- Opening Delimiter -

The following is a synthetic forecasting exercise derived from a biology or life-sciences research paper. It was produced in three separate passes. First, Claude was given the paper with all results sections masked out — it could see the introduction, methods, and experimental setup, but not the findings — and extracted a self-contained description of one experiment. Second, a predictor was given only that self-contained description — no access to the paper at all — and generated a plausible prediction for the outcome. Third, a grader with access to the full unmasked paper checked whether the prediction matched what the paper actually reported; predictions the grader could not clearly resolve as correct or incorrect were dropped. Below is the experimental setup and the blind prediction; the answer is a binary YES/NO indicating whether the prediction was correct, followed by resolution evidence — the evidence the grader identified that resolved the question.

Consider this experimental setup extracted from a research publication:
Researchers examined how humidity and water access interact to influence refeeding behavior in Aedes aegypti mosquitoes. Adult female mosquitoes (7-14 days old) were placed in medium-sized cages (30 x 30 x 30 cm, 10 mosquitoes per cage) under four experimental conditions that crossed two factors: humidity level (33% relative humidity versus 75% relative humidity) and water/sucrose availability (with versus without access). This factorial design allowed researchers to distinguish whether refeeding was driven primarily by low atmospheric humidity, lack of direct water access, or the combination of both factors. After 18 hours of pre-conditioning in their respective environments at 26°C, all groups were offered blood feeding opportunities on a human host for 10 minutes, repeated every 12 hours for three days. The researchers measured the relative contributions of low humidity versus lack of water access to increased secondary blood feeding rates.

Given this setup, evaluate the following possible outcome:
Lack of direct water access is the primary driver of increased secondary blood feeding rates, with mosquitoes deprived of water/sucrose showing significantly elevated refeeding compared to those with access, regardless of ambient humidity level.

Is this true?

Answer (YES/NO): YES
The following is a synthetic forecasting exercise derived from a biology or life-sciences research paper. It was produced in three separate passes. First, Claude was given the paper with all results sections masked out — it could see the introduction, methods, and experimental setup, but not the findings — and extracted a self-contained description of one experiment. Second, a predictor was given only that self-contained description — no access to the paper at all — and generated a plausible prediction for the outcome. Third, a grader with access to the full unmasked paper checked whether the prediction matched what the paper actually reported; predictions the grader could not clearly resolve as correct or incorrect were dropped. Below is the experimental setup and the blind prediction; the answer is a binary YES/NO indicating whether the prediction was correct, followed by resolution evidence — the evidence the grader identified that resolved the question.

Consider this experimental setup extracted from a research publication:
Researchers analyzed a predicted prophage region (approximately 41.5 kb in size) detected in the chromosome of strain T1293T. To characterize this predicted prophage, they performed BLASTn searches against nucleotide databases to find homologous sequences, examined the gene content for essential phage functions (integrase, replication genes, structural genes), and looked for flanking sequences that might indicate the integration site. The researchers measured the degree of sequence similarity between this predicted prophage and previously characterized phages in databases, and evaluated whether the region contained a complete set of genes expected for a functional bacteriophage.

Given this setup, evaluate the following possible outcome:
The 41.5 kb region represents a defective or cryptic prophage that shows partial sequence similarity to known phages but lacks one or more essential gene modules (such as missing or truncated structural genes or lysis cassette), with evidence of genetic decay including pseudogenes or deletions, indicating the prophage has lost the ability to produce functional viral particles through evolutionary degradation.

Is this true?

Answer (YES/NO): NO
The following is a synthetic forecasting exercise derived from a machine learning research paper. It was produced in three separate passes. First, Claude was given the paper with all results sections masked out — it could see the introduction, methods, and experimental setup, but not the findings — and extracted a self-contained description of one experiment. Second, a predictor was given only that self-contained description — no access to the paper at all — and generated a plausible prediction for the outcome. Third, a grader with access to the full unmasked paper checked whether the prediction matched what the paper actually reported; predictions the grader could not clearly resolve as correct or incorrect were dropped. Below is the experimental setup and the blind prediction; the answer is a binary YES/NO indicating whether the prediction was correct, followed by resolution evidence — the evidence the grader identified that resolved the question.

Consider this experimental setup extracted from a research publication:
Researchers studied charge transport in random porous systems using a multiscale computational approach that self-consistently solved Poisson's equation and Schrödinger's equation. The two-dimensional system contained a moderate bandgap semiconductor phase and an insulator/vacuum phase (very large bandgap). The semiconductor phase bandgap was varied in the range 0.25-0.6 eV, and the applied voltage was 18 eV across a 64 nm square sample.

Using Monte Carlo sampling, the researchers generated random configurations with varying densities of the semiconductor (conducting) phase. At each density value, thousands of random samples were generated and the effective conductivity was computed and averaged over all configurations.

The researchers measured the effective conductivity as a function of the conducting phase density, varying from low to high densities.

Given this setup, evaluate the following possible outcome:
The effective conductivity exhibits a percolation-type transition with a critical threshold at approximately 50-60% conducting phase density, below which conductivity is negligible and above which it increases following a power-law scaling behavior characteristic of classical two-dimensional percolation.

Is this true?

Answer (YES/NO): NO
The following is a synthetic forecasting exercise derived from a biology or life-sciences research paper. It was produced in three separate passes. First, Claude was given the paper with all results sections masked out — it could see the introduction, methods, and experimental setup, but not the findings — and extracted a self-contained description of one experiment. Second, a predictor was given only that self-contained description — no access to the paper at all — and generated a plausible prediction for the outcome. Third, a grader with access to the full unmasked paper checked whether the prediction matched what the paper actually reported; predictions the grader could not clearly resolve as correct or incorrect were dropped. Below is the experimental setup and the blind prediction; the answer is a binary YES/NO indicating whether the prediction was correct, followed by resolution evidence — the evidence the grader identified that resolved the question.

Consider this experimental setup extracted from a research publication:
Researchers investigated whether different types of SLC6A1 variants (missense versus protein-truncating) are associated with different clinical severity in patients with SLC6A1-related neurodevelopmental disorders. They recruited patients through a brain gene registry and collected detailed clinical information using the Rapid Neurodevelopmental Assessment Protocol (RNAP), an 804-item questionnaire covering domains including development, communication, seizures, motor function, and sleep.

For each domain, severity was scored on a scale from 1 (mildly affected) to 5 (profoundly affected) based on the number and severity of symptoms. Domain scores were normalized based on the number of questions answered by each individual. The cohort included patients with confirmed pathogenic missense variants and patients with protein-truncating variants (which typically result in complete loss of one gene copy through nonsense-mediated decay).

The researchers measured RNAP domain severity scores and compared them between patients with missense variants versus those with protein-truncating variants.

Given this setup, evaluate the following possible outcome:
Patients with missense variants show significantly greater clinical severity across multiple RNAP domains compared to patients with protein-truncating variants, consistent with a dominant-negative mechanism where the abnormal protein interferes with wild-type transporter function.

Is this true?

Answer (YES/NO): NO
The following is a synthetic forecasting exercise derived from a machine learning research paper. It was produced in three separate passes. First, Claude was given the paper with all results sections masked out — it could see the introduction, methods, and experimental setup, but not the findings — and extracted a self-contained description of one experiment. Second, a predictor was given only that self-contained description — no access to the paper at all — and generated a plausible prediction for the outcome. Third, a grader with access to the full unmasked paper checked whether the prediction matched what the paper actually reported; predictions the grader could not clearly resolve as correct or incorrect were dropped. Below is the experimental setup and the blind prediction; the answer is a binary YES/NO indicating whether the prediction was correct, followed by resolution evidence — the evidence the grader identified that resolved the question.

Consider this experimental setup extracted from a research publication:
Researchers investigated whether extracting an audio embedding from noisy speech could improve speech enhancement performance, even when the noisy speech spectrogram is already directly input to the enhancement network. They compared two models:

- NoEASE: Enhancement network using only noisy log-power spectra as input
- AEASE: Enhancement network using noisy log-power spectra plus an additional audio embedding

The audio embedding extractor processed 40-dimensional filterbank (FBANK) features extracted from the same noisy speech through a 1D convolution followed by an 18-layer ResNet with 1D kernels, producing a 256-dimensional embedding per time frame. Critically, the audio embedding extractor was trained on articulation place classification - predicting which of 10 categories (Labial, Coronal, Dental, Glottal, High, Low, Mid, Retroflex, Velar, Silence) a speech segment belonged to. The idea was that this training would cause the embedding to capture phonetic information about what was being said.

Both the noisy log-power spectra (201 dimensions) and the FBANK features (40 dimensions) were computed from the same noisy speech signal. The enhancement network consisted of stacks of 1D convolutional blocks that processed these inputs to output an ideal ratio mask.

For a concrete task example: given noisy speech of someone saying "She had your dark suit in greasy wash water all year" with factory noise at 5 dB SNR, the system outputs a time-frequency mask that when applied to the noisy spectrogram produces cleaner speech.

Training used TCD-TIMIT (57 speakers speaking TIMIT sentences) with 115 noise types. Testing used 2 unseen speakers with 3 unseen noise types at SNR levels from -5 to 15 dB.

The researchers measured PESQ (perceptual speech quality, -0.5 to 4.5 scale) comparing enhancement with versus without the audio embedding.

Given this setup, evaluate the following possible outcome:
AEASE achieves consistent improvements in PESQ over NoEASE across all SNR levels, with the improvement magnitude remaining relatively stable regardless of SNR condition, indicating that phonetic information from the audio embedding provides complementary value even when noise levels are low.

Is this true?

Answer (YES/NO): NO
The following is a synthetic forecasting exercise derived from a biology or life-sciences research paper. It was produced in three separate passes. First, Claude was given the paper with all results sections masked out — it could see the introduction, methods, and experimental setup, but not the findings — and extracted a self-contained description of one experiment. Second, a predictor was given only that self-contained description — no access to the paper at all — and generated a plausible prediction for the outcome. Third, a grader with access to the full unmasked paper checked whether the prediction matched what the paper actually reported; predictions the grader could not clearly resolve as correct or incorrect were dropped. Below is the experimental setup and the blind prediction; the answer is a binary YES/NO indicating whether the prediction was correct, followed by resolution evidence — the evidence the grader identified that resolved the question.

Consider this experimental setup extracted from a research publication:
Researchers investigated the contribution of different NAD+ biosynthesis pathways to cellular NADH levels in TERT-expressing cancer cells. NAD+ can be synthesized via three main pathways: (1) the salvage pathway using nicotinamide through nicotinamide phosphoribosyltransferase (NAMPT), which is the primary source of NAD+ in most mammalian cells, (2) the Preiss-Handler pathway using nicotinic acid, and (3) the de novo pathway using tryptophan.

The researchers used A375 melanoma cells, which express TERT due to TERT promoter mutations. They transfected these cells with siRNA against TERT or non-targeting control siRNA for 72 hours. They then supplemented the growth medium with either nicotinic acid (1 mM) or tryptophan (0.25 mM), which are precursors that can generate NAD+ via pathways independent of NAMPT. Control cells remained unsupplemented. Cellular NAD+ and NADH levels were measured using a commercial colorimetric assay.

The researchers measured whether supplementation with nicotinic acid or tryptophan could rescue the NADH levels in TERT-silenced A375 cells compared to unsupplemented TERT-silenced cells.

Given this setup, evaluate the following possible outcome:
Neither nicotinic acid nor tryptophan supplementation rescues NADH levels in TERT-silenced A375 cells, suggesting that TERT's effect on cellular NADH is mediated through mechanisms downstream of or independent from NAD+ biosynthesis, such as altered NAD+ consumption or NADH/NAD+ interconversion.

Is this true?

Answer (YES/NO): NO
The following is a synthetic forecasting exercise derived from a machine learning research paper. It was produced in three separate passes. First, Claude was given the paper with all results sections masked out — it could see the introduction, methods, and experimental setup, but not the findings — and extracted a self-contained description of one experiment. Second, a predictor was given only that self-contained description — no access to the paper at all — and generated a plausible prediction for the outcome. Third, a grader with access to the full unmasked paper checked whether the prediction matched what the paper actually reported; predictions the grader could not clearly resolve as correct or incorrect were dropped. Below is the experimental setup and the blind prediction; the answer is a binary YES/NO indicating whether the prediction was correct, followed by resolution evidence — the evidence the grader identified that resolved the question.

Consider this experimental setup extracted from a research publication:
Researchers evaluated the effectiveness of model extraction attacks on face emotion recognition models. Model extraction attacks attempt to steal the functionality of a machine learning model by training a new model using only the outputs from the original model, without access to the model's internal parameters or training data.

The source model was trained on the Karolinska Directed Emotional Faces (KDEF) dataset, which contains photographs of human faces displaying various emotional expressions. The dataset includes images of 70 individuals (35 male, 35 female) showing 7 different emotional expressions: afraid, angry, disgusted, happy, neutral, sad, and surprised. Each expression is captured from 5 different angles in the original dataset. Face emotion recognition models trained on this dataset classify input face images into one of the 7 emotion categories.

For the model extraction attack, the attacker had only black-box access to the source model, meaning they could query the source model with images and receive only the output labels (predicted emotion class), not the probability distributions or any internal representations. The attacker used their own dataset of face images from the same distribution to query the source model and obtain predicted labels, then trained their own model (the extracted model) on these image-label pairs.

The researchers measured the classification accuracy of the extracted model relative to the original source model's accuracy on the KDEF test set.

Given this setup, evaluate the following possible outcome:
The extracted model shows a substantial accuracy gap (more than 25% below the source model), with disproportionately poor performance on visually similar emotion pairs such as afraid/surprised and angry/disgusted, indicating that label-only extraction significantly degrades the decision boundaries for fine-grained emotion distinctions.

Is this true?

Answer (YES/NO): NO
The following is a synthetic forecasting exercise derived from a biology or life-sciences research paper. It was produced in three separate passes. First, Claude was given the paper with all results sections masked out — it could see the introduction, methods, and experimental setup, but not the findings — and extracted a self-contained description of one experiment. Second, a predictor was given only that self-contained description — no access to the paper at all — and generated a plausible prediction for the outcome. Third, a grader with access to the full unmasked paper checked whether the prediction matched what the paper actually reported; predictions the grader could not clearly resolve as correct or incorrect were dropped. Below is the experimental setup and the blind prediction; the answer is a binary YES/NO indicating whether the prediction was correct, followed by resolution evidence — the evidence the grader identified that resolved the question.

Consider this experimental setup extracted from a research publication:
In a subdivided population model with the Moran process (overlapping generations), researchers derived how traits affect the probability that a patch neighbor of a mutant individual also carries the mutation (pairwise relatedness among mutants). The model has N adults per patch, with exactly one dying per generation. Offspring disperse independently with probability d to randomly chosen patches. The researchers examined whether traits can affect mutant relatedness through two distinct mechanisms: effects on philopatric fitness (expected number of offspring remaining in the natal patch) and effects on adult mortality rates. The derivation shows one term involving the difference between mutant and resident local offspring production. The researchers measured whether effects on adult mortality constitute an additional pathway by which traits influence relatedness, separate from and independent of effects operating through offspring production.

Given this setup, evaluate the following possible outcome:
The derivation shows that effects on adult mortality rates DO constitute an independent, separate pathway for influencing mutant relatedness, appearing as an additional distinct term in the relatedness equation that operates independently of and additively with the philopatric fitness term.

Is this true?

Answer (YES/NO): YES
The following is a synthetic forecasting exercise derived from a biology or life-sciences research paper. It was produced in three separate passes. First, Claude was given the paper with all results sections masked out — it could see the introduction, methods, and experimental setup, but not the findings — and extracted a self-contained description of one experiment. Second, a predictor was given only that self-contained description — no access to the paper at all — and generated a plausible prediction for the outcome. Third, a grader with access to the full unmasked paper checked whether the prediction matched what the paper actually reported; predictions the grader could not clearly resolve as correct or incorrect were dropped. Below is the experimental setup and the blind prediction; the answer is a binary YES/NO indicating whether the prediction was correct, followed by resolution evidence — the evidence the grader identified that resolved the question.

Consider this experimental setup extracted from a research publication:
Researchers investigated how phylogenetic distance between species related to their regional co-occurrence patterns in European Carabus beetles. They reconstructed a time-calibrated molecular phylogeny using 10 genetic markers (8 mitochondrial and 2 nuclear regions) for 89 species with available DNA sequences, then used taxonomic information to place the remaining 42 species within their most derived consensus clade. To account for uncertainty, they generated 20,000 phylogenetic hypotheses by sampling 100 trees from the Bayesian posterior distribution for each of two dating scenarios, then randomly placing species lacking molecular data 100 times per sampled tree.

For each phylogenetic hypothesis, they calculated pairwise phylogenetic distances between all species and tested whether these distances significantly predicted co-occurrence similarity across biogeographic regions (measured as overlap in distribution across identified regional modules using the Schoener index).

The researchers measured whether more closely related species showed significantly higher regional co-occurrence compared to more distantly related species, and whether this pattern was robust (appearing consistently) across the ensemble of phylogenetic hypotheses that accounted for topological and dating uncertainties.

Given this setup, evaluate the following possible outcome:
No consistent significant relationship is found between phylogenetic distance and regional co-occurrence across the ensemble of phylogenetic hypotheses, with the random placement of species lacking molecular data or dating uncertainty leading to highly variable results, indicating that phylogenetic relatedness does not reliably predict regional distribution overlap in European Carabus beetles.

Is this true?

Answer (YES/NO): NO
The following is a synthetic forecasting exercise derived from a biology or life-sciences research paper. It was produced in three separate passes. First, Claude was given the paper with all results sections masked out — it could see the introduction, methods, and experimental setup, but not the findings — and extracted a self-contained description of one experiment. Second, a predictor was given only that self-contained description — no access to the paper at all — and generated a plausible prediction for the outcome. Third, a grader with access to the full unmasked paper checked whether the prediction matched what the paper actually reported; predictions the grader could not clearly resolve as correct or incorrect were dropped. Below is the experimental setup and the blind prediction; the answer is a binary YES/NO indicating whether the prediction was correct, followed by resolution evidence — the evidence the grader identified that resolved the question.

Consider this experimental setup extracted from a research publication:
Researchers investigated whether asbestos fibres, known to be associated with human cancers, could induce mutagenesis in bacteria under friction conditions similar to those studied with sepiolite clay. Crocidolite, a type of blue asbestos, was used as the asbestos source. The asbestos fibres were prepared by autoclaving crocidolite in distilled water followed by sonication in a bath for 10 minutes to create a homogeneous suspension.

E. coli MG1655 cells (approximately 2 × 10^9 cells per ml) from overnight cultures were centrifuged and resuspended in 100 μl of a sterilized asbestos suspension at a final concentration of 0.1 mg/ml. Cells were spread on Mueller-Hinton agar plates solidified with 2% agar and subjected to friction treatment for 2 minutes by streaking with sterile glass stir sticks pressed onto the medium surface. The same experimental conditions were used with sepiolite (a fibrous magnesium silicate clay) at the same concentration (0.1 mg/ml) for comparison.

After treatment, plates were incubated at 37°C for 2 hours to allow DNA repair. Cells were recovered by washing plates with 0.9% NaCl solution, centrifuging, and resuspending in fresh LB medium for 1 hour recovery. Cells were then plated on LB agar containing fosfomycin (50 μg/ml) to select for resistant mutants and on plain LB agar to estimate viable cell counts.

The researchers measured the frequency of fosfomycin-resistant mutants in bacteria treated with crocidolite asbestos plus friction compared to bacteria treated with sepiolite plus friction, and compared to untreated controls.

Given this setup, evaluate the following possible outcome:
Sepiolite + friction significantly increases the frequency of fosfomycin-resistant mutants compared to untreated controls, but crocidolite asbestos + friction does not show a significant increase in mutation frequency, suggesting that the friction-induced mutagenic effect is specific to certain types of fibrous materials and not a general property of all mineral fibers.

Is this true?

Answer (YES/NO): NO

- Closing Delimiter -

WHAT NEEDS TO BE DONE
Write out every line of the preceding listing that contains "KDEF".

TASK ANSWER
The source model was trained on the Karolinska Directed Emotional Faces (KDEF) dataset, which contains photographs of human faces displaying various emotional expressions. The dataset includes images of 70 individuals (35 male, 35 female) showing 7 different emotional expressions: afraid, angry, disgusted, happy, neutral, sad, and surprised. Each expression is captured from 5 different angles in the original dataset. Face emotion recognition models trained on this dataset classify input face images into one of the 7 emotion categories.
The researchers measured the classification accuracy of the extracted model relative to the original source model's accuracy on the KDEF test set.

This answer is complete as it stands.